**TEXTAUSZUG**:
▼
VwGH 96/01/1233

VwGH96/01/123329.6.2000

Der Verwaltungsgerichtshof hat durch den Vorsitzenden Senatspräsident Dr. Waldner und die Hofräte Dr. Kremla, Dr. Bachler, Dr. Rigler und Dr. Pelant als Richter, im Beisein des Schriftführers DDDr. Jahn, über die Beschwerde des GG, Rechtsanwalt in W, gegen den Bescheid des Unabhängigen Verwaltungssenates Wien vom 11. Oktober 1996, schriftliche Ausfertigung vom 13. November 1996, Zl. UVS-02/V/12/00024/95, betreffend Richtlinienverletzung gemäß § 89 Abs. 4 Sicherheitspolizeigesetz, zu Recht erkannt:

Normen

SPG 1991 §31 Abs2 Z5;
SPG 1991 §89 Abs2;
SPG 1991 §89 Abs4;
SPG RichtlinienV 1993 §5 Abs1;
SPG RichtlinienV 1993;

 

Spruch:

Die Beschwerde wird als unbegründet abgewiesen.

Der Beschwerdeführer hat dem Bund Aufwendungen in der Höhe von S 4.565,-- binnen zwei Wochen bei sonstiger Exekution zu ersetzen.
▲
**AUFGABEN**:
(A) Schreiben Sie aus dem Textauszug den Abschnitt ab, der mit „Die Beschwerde wird“ beginnt und bis einschließlich „Exekution zu ersetzen.“ reicht.
(B) Geben Sie zu jeder der folgenden Aussagen mit „ja“ oder „nein“ an, ob sie dem Textauszug entspricht, und zitieren Sie wörtlich die Worte des Textauszugs, die darüber entscheiden: (i) Die Beschwerde wurde als begründet anerkannt. (ii) Der Beschwerdeführer ist Rechtsanwalt. (iii) Die Aufwendungen sind binnen vier Wochen zu ersetzen.

**ERFASSTE DATEN**:
▼
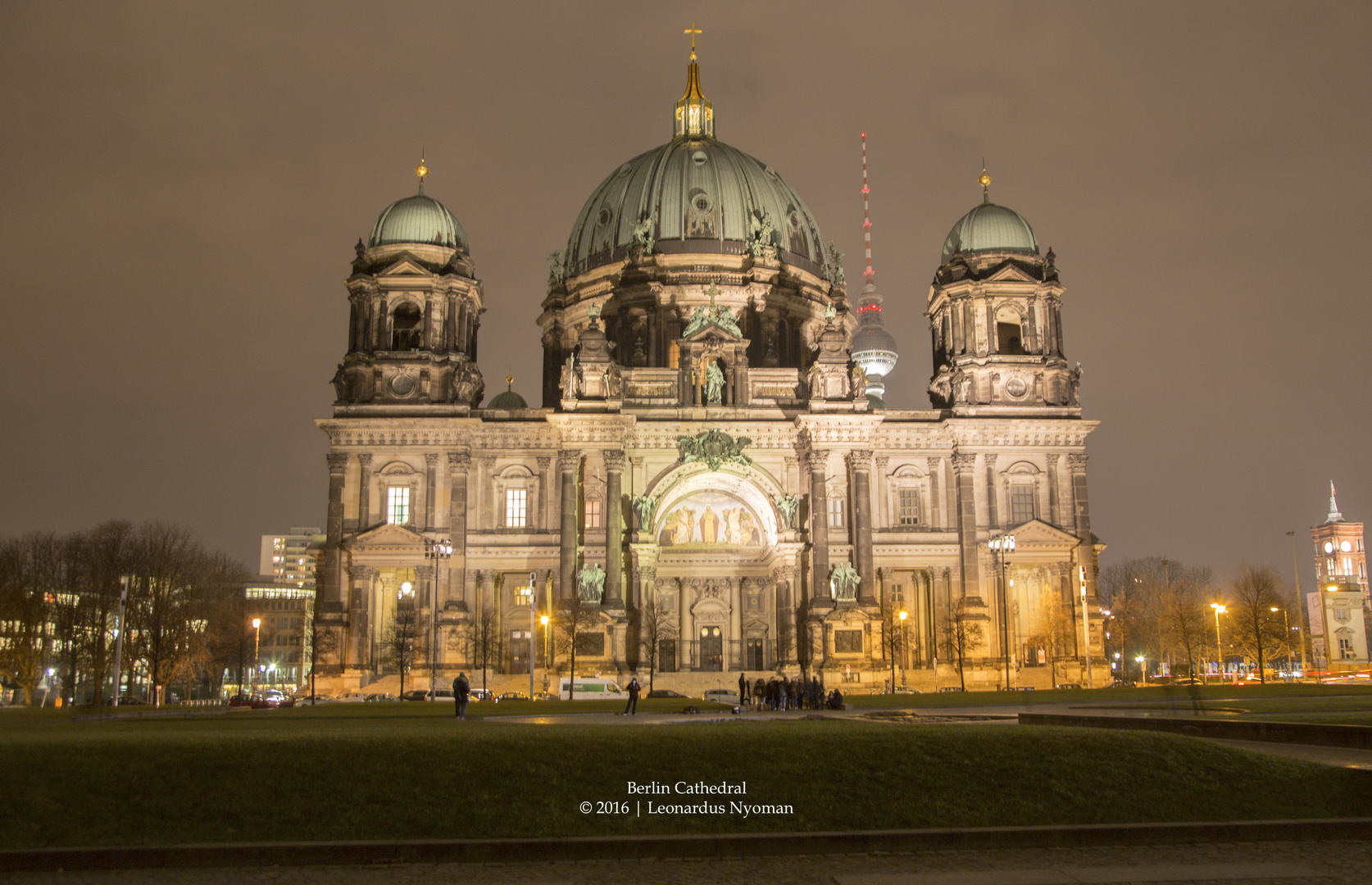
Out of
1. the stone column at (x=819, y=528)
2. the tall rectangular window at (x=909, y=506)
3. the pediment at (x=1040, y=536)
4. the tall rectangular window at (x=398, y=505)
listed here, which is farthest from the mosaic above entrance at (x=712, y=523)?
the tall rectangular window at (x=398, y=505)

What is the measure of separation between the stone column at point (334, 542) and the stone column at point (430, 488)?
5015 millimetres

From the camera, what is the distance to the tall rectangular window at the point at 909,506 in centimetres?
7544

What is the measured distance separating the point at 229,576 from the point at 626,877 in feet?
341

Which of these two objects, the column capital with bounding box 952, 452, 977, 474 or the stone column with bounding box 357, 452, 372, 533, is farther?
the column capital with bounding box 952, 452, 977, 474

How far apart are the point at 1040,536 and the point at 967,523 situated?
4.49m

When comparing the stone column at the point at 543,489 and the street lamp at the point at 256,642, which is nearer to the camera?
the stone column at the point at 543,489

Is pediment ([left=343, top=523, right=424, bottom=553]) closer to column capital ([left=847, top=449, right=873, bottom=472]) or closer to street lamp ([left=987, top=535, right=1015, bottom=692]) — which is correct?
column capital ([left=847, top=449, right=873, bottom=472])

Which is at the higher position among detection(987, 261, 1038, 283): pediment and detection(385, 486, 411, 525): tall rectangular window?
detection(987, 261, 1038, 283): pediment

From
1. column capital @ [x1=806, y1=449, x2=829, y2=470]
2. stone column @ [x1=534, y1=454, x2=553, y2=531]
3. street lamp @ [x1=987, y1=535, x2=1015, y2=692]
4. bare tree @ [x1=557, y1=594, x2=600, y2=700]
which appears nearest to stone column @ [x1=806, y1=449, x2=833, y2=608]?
▲
▼
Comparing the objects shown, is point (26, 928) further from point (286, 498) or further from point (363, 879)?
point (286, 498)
▲
▼
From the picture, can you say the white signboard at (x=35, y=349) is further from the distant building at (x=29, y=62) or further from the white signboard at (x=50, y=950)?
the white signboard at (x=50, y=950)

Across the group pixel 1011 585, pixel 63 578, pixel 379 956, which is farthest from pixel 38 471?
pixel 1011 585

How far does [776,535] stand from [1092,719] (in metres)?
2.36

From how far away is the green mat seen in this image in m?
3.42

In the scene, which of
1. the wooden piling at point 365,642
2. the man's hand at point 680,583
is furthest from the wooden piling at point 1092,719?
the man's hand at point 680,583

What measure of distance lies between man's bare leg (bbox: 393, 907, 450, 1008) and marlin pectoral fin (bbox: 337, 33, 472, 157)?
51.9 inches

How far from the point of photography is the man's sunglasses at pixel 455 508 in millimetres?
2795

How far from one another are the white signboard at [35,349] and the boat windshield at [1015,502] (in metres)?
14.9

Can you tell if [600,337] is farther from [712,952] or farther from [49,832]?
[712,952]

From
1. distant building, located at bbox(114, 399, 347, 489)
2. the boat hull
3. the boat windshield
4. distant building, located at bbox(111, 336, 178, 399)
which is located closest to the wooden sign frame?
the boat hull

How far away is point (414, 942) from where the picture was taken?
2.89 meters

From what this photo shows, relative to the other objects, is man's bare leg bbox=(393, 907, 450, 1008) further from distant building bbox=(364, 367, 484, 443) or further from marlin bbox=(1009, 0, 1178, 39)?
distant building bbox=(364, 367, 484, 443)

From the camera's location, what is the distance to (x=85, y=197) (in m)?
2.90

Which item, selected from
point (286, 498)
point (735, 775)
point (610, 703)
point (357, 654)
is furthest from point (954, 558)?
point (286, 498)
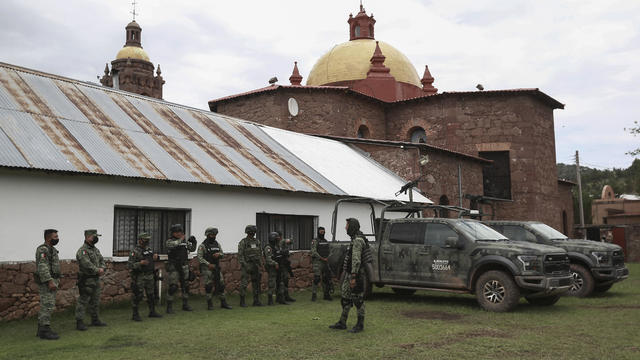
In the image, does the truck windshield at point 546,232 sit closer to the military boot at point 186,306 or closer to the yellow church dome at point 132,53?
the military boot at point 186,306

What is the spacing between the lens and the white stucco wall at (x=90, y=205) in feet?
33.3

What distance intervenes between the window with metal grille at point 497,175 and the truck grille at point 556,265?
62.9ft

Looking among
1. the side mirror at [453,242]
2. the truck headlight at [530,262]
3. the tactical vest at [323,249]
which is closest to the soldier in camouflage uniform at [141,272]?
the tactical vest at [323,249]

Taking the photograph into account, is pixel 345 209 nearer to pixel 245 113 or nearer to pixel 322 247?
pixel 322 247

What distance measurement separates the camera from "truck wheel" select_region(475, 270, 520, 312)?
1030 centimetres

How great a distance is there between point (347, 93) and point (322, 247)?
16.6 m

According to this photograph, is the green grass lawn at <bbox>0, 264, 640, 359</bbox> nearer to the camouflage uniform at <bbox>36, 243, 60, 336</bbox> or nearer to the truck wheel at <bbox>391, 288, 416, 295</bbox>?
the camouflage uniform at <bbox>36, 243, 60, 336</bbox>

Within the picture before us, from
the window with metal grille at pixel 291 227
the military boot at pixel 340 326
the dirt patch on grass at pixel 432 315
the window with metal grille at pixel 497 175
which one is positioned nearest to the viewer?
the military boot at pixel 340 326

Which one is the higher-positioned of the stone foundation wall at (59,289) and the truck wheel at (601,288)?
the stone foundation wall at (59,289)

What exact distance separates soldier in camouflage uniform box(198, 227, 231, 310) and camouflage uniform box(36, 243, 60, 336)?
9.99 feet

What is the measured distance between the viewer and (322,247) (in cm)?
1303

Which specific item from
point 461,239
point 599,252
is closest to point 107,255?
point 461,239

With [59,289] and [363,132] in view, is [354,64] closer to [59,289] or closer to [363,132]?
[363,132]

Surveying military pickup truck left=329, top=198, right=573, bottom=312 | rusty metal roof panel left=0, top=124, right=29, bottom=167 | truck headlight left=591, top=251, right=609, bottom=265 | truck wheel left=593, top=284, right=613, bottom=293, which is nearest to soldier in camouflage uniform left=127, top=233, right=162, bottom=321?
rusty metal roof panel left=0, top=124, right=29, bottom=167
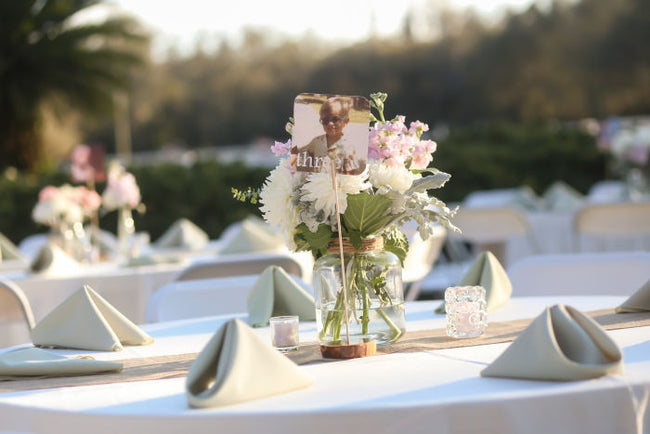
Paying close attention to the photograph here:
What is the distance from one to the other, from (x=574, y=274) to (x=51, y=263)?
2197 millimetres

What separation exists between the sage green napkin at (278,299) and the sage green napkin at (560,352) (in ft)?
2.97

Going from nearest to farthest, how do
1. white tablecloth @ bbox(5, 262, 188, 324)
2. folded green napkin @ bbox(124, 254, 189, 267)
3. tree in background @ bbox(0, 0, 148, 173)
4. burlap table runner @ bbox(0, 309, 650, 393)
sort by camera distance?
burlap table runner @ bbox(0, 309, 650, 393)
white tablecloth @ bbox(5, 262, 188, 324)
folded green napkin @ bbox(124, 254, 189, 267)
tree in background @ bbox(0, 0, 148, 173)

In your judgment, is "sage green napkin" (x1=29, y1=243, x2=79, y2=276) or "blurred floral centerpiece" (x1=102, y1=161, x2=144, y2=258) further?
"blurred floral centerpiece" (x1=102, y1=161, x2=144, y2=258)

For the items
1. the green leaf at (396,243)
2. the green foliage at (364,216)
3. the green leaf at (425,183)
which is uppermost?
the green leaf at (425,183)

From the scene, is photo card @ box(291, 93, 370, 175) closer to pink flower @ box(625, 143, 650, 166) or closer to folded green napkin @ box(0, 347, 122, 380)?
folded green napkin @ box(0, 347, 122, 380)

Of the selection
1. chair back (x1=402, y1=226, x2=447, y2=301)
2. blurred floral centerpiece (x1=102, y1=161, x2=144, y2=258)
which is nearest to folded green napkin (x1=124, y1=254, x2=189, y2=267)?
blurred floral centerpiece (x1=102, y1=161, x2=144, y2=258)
▲
**LÖSUNGEN**:
(A)
Die Beschwerde wird als unbegründet abgewiesen.

Der Beschwerdeführer hat dem Bund Aufwendungen in der Höhe von S 4.565,-- binnen zwei Wochen bei sonstiger Exekution zu ersetzen.

(B)
(i) Nein: „Die Beschwerde wird als unbegründet abgewiesen.“
(ii) Ja: „über die Beschwerde des GG, Rechtsanwalt in W“
(iii) Nein: „binnen zwei Wochen bei sonstiger Exekution zu ersetzen“